★★☆☆☆

109 min | PG-13 | December 22, 2023 | Sony Pictures Classics

Sigmund Freud summons C. S. Lewis to his London study on the day Britain enters the war. The dying atheist and the converted believer argue about God for an afternoon. The debate is real. The movie around it is furniture.

It is September 1939. Sigmund Freud, exiled in London and dying of oral cancer, invites the Oxford don C. S. Lewis to his home for a single conversation. Freud is an atheist staring down his own death. Lewis is a former atheist who found God in the trenches and the years after. The film stages their meeting as a debate about whether God exists, conducted while air-raid sirens warn of the war beginning outside. The subject is enormous and the film keeps shrinking it into a string of polite talking points.

Anthony Hopkins plays Freud with a prosthetic palate and a constant wince, and he builds the performance around physical pain. He fingers his jaw, he gags on his own speech, he wields cruelty as a defense against fear. Hopkins makes the dying man more compelling than the argument he is making. Matthew Goode plays Lewis with warmth and caution, but the script hands him conviction without struggle. Liv Lisa Fries plays Anna Freud as a daughter trapped in her father’s gravity, and her scenes with Jodi Balfour as Dorothy Burlingham carry a buried tension the central debate never reaches.

Matthew Brown directs from a script he wrote with Mark St. Germain, adapted from St. Germain’s stage play. The theatrical origin shows in every scene. Brown tries to open up the single room with flashbacks to Lewis in the war and Freud in Vienna, and the cutaways drain the pressure instead of building it. The production design renders the cluttered study with care, every antiquity and Persian rug in place. The film keeps fleeing that room when the room is the only thing that works.

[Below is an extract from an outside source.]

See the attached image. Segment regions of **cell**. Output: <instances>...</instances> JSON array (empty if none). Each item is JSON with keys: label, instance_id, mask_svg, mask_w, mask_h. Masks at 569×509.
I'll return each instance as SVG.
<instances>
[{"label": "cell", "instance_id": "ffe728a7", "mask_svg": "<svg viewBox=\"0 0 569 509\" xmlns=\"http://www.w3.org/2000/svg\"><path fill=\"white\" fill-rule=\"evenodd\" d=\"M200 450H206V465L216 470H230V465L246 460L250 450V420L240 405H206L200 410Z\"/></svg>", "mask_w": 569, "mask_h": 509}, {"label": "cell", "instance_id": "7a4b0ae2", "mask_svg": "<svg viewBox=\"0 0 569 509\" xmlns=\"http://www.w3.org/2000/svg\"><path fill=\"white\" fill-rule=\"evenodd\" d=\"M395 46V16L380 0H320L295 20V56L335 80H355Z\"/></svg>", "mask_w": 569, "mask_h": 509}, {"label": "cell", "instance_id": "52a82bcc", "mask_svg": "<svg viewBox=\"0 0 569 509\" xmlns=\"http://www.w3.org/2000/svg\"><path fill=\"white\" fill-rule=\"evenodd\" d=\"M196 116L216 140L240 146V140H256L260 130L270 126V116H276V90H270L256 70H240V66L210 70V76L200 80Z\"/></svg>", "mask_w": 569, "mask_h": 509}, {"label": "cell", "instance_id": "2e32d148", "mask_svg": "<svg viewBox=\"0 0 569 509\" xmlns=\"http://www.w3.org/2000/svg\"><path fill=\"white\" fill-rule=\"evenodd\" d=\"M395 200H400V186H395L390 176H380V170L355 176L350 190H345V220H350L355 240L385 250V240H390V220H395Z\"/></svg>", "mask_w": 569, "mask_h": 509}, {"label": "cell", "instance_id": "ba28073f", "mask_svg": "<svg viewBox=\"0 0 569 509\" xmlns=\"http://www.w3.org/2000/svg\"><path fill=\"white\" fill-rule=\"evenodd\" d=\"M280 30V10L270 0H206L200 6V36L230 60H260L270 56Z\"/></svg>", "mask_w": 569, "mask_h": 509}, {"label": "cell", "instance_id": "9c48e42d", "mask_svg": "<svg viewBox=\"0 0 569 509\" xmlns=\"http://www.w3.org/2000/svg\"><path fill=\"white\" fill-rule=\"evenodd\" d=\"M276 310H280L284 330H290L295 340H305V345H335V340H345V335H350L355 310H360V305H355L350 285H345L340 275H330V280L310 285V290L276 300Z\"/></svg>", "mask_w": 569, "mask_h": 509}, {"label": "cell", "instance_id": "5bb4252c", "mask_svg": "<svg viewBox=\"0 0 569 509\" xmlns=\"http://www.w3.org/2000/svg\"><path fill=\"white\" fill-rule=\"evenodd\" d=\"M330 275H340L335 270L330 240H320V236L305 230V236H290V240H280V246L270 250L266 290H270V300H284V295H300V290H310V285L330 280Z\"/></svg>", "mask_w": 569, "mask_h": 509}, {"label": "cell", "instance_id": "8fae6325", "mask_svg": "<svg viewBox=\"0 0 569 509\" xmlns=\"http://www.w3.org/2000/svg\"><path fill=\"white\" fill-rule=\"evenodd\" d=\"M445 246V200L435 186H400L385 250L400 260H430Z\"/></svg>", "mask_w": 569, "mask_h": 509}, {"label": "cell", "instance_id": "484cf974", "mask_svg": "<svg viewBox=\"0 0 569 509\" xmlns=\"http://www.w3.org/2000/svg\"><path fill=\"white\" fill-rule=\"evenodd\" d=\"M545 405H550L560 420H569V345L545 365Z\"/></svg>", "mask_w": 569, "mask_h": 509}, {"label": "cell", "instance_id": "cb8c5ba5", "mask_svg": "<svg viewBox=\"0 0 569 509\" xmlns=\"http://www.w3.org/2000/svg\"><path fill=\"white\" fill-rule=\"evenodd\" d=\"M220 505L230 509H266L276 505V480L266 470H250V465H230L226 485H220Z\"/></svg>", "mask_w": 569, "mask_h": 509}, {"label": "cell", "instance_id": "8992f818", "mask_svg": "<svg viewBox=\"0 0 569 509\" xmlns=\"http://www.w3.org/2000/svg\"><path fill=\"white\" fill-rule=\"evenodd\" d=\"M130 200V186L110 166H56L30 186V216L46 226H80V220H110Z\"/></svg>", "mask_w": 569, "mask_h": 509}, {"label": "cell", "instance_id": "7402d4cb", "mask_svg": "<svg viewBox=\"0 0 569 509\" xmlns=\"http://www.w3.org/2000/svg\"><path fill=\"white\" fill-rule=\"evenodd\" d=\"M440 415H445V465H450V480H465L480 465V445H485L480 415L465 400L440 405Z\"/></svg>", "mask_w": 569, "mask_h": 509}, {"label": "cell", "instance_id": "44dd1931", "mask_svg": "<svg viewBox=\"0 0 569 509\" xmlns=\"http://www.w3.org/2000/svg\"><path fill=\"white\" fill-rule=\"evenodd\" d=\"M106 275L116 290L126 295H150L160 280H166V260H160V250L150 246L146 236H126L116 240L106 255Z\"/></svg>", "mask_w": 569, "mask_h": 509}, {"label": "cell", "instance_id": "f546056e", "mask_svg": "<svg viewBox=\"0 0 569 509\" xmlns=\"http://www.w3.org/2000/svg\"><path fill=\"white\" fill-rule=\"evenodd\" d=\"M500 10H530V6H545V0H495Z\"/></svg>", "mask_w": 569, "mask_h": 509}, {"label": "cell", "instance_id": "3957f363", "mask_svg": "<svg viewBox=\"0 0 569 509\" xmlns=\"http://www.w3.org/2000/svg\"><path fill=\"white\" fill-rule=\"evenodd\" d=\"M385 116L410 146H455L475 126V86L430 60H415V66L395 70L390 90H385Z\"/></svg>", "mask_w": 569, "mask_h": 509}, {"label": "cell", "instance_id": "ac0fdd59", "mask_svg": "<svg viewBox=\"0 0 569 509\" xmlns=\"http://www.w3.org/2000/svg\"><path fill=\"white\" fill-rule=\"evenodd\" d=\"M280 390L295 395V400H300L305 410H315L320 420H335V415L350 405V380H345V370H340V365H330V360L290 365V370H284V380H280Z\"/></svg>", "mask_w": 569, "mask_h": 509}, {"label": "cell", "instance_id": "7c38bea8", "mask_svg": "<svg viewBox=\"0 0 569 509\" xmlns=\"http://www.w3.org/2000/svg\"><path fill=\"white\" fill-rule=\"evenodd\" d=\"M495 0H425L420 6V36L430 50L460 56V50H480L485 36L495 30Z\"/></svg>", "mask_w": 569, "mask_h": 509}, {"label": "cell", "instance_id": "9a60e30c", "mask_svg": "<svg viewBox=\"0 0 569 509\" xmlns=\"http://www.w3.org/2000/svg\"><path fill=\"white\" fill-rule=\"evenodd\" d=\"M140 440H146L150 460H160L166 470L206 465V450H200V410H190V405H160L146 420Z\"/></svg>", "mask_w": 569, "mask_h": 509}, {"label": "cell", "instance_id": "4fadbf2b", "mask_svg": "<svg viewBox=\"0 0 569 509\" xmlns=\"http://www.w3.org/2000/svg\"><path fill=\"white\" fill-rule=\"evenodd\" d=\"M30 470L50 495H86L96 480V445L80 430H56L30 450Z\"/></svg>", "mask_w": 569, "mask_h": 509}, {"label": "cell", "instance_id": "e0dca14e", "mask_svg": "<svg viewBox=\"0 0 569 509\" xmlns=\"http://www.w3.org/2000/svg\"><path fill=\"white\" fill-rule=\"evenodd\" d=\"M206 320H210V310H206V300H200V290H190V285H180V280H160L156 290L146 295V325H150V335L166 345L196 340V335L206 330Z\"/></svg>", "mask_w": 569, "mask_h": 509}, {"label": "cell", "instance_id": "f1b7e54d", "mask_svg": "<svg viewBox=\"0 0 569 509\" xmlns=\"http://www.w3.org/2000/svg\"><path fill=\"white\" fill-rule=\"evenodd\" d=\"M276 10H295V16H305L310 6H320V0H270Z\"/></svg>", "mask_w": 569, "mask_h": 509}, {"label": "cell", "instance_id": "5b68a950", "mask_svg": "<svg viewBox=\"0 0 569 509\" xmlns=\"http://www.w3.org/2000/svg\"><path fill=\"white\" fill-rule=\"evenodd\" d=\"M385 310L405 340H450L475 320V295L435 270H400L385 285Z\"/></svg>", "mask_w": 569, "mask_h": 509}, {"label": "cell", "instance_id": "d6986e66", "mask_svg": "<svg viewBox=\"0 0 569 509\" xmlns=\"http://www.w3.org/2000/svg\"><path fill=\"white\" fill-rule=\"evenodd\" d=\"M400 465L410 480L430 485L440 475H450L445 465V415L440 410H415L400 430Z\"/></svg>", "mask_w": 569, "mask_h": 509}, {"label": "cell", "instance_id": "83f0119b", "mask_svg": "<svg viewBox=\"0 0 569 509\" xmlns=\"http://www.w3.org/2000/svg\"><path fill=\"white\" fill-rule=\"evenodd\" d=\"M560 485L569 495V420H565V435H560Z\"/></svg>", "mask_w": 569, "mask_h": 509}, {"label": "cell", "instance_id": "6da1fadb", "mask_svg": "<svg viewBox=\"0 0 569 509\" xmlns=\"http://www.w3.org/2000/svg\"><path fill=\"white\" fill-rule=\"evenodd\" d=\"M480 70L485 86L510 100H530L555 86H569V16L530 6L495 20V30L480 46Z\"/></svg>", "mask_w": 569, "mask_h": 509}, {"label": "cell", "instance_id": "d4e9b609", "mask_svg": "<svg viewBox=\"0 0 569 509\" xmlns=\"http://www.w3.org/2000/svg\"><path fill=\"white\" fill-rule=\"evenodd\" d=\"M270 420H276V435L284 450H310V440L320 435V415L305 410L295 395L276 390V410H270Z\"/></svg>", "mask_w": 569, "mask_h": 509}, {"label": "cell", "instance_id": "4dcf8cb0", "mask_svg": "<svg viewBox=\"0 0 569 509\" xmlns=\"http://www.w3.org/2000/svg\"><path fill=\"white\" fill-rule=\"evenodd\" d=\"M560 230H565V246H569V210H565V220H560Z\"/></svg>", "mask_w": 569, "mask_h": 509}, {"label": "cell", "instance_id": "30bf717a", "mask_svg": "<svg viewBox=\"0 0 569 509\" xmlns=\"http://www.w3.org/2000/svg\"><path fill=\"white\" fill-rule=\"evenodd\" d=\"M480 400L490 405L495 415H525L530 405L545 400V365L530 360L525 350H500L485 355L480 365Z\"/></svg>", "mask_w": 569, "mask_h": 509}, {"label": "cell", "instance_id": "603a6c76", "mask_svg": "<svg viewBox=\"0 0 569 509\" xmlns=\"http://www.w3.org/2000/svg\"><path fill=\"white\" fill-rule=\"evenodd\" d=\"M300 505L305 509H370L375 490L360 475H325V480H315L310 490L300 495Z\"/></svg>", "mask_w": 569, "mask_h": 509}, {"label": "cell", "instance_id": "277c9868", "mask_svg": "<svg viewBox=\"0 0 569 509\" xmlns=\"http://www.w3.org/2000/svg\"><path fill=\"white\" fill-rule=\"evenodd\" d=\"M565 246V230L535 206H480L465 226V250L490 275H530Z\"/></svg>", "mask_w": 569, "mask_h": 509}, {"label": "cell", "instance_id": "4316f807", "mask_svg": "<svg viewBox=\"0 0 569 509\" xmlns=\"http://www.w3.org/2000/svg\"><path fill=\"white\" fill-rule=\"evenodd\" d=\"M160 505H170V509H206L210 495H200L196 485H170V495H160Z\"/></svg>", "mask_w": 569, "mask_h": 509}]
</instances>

The premise promises a collision between two of the sharpest minds of the century. The execution turns it into a sampler of theological positions, each raised and dropped before it can cut. Brown wants the war, the cancer, the daughter, and the debate to amplify one another, and instead they compete for a runtime that cannot hold them all. Hopkins is worth watching because Hopkins is always worth watching. The film never earns the conversation it built itself around.